A hidden tang Puukko style knife. This one in redwood from @Chris S. and brown ebony. Copper ferrule, carbon fiber pin, and I machined the chicago screws in 316l stainless and had them PVD plated. Green and white G10 accents. In 01 steel with forced patina, 9 1/2" OAL and 1 1/16" wide. 

Sheath vegetable tan cowhide, with American alligator accents, and a little bit of stamping.

Reactions: Like 5 | EyeCandy! 8 | Way Cool 10


----------



## woodtickgreg (Sep 21, 2020)

Thats excellent Neil.

Reactions: Thank You! 1 | Great Post 1


----------



## JR Parks (Sep 21, 2020)

Both items look great !

Reactions: Thank You! 1


----------



## Maverick (Sep 21, 2020)

Stunning, great job.

Reactions: Thank You! 1


----------



## T. Ben (Sep 21, 2020)

Both pieces are absolutely stunning.

Reactions: Thank You! 1


----------



## Rocking RP (Sep 21, 2020)

Beautiful

Reactions: Thank You! 1


----------



## Don Van Dyne (Sep 25, 2020)

Stunning work Sir!

Reactions: Like 1


----------



## Nature Man (Sep 25, 2020)

Exquisite! Museum quality! Chuck

Reactions: Thank You! 1


----------



## Chris S. (Nov 12, 2020)

Great looking knife Neil and cool seeimg that redwood put to work. I got a couple blanks I am hoping to use some day myself if I can ever get back into shop. Can't wait to see more of your works.

Reactions: Thank You! 1


----------



## NeilYeag (Nov 13, 2020)

Chris S. said:


> Great looking knife Neil and cool seeimg that redwood put to work. I got a couple blanks I am hoping to use some day myself if I can ever get back into shop. Can't wait to see more of your works.

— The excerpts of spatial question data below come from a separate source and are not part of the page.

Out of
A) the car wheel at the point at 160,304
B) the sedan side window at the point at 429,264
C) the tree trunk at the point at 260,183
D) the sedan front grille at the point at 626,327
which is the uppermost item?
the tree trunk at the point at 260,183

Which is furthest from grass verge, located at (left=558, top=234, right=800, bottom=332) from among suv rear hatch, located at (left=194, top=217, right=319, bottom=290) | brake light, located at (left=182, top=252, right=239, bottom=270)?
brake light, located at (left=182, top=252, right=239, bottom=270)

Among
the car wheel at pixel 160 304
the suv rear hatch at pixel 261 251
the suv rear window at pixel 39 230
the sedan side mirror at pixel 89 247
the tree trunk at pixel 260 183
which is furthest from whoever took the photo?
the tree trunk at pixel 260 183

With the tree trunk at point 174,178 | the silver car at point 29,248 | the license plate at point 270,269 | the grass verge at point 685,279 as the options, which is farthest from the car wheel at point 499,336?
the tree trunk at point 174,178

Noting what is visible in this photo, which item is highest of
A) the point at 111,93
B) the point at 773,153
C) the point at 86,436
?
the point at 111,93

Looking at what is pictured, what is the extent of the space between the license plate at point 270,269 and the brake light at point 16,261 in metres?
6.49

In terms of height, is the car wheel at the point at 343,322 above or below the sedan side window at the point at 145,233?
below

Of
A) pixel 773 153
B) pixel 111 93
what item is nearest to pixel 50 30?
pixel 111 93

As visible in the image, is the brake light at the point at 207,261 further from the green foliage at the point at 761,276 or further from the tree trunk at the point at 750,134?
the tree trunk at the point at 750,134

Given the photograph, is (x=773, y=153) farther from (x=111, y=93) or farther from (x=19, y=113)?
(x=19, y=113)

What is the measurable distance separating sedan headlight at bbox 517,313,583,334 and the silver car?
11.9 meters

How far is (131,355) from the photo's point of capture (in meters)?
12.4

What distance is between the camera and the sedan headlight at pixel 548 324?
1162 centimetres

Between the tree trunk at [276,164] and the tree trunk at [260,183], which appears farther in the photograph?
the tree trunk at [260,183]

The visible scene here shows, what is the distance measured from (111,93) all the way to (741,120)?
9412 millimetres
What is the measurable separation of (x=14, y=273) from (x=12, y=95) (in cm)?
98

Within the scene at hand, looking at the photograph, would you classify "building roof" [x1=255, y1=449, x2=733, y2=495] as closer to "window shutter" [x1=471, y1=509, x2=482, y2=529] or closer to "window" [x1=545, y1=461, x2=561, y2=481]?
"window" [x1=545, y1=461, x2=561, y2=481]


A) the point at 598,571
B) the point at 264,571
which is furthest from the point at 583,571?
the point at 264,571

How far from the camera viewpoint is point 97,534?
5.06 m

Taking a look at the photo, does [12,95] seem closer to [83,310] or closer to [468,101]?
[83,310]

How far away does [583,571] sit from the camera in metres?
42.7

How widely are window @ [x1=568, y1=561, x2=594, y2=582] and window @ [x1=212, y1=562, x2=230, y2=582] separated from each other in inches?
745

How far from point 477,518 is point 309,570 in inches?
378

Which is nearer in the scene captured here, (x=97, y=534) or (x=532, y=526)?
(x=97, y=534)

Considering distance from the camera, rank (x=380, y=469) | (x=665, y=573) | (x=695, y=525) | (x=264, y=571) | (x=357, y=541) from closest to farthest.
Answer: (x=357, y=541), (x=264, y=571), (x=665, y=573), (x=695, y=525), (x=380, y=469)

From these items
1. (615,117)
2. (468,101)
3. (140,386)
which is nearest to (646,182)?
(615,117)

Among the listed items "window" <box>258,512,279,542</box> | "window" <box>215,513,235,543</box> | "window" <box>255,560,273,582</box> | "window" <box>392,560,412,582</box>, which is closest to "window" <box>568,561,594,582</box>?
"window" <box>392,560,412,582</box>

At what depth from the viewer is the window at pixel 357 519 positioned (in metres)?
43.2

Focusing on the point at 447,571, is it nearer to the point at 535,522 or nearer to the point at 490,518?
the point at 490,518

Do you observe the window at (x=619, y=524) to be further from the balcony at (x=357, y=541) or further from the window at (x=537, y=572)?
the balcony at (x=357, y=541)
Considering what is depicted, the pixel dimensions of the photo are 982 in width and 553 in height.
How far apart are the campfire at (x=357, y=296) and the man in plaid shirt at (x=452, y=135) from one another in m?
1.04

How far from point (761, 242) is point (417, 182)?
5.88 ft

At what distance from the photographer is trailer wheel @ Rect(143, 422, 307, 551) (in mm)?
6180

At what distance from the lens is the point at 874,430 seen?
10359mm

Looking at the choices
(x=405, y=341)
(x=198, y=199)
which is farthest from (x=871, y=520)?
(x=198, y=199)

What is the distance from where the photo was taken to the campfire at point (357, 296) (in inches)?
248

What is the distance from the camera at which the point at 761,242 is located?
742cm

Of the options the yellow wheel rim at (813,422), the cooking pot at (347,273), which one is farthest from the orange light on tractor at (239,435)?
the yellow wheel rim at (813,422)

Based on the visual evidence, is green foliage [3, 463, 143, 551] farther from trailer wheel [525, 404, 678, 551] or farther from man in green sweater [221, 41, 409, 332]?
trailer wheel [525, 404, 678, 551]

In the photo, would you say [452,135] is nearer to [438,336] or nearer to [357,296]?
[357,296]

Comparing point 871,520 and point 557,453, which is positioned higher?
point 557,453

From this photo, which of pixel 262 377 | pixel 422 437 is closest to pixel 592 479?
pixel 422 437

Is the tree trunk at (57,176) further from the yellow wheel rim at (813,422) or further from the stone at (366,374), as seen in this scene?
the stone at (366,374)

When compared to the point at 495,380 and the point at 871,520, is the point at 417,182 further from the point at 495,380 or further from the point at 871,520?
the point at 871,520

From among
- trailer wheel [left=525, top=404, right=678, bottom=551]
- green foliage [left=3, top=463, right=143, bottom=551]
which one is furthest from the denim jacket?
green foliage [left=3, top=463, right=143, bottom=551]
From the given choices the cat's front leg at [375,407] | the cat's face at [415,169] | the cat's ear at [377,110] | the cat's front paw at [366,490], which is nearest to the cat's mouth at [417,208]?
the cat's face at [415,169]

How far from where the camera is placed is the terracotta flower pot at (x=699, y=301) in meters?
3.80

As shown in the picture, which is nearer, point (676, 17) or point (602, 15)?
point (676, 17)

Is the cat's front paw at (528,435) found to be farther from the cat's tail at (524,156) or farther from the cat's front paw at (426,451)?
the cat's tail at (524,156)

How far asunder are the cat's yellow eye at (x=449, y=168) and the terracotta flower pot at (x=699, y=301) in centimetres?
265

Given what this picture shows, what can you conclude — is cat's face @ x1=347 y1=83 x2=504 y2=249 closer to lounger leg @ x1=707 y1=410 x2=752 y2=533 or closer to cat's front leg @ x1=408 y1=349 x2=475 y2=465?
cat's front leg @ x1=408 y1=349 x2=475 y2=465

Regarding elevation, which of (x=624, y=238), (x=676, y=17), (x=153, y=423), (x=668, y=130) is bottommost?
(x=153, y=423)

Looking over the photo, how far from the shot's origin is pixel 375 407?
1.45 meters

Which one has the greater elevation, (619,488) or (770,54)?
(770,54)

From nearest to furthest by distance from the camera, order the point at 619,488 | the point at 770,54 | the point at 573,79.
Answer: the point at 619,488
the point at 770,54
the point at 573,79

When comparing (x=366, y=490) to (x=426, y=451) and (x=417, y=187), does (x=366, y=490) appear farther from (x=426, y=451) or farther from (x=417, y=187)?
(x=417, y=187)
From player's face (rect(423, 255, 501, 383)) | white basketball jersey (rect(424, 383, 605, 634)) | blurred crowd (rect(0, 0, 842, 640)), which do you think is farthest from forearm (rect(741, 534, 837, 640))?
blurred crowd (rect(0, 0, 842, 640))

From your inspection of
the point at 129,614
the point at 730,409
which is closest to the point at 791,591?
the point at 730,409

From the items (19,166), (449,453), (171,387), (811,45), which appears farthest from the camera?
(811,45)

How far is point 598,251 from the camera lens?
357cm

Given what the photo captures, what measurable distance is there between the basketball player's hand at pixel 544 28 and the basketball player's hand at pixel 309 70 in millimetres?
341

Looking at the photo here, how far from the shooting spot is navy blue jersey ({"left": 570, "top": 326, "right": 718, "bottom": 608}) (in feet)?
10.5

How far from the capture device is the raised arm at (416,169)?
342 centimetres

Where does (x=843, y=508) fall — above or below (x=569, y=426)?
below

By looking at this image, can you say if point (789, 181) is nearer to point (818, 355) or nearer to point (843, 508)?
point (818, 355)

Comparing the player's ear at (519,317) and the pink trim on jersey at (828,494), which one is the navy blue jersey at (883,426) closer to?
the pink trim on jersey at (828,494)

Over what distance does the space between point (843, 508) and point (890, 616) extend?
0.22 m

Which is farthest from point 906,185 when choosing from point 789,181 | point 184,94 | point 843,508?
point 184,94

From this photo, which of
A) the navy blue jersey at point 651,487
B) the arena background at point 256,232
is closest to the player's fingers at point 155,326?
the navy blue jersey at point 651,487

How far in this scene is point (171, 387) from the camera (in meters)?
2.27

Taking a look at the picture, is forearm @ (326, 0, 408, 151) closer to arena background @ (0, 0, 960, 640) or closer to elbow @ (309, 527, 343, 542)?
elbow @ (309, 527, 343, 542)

 Thanks, it is interesting this was one of those blanks that I did not expect the final results. First rough shaping, looked OK. But final finish and I think it really popped.


----------



## VotTak (Nov 16, 2020)

Very nicely executed... Like that wood combination.... That gator accent is cool.... And I see Stingray leather underneath, so I guess it will be for some new project, huh?

Reactions: Thank You! 1


----------



## Tom Renfrow (Nov 21, 2020)

Knice knife, KNeil! 
Sorry, I had to stretch for that one. Great work. And, great photography.


----------